Entries supplied:

##########

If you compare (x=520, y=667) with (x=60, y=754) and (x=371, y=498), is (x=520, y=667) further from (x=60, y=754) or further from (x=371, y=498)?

##########

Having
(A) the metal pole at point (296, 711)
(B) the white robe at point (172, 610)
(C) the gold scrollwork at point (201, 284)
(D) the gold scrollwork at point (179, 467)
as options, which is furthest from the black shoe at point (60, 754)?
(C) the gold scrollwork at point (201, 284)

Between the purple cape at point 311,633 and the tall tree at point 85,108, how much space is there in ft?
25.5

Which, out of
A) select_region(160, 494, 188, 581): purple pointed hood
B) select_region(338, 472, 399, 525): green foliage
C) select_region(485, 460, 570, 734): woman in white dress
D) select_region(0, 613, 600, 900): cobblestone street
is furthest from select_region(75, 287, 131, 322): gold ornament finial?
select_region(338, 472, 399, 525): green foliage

##########

Directions for this task: Pull out each line of the items above that contains the word "from", and copy every such line in full.

Solution to this problem:
If you compare (x=520, y=667) with (x=60, y=754) and (x=371, y=498), is (x=520, y=667) further from (x=60, y=754) or further from (x=371, y=498)?
as options, which is furthest from the black shoe at point (60, 754)?
is furthest from select_region(75, 287, 131, 322): gold ornament finial?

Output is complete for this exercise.